#### EXTRACTED MATERIAL:
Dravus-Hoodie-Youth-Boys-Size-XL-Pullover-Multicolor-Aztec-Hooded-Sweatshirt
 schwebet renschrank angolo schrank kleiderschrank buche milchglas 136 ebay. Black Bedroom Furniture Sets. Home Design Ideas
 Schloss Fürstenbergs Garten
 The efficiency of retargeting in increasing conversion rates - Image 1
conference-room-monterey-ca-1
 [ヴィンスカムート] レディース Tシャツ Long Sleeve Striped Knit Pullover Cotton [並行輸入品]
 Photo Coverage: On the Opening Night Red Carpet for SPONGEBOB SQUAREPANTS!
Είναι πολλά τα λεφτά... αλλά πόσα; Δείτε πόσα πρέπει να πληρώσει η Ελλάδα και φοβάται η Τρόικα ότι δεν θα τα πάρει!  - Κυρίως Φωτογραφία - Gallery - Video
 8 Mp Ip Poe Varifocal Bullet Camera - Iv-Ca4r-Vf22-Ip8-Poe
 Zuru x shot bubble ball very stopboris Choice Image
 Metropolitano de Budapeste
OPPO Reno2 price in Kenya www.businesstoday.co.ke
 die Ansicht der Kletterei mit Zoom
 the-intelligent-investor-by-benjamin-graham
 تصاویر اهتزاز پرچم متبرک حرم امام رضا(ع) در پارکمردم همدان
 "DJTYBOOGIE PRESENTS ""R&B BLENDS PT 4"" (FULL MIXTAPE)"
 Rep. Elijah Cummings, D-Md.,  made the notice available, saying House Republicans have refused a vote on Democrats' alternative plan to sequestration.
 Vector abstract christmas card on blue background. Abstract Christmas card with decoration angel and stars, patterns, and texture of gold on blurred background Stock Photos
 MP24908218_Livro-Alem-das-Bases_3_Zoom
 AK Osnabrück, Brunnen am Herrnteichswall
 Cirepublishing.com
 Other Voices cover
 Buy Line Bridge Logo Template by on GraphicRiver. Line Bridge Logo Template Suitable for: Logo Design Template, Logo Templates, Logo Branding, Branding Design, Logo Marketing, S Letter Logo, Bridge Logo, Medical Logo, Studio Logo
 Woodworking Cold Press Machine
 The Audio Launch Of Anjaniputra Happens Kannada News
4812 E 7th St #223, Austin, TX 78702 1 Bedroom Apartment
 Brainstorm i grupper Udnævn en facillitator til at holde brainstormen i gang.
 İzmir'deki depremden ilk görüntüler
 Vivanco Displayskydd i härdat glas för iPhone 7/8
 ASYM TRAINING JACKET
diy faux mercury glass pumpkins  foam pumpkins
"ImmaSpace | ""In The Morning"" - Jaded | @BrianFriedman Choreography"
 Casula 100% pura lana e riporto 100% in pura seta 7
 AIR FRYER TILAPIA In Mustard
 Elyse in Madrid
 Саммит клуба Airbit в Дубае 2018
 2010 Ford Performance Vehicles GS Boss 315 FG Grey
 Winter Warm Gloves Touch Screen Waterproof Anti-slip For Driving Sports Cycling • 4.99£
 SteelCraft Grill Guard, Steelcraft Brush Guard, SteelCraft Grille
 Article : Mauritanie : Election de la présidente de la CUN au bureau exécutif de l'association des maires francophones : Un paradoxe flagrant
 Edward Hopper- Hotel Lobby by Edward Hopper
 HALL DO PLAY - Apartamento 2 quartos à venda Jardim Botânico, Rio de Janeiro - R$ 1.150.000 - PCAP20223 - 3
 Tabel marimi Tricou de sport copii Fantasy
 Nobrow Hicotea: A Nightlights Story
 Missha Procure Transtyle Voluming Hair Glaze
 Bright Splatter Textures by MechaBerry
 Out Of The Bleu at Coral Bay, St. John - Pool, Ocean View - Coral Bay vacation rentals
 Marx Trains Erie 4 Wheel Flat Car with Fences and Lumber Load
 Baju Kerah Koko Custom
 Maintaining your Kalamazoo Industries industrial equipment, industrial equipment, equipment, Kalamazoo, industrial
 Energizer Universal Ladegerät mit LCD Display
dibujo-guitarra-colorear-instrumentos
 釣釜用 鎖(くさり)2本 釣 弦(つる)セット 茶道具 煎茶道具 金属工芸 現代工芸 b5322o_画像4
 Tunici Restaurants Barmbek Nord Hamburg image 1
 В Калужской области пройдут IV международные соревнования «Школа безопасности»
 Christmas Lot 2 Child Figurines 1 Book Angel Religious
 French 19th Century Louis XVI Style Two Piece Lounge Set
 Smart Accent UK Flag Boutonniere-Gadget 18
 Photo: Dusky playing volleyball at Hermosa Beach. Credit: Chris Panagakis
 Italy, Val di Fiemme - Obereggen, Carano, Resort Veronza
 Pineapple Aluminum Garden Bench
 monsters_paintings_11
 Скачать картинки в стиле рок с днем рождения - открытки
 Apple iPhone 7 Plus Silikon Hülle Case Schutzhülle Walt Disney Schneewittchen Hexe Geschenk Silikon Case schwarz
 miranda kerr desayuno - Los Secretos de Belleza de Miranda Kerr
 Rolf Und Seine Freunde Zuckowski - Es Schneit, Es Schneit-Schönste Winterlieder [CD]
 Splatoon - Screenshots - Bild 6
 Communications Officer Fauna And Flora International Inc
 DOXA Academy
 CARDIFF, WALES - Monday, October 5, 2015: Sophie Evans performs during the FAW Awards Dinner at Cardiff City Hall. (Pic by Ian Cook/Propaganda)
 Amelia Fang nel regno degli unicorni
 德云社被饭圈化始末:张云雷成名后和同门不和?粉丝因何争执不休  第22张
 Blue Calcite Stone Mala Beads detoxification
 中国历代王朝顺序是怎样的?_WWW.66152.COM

#### REQUIREMENT:
Copy exactly the stretch of data above from the line with "Baju Kerah Koko Custom" through the line with "Smart Accent UK Flag Boutonniere-Gadget 18", and omit all other lines.

#### WRITTEN REPLY:
 Baju Kerah Koko Custom
 Maintaining your Kalamazoo Industries industrial equipment, industrial equipment, equipment, Kalamazoo, industrial
 Energizer Universal Ladegerät mit LCD Display
dibujo-guitarra-colorear-instrumentos
 釣釜用 鎖(くさり)2本 釣 弦(つる)セット 茶道具 煎茶道具 金属工芸 現代工芸 b5322o_画像4
 Tunici Restaurants Barmbek Nord Hamburg image 1
 В Калужской области пройдут IV международные соревнования «Школа безопасности»
 Christmas Lot 2 Child Figurines 1 Book Angel Religious
 French 19th Century Louis XVI Style Two Piece Lounge Set
 Smart Accent UK Flag Boutonniere-Gadget 18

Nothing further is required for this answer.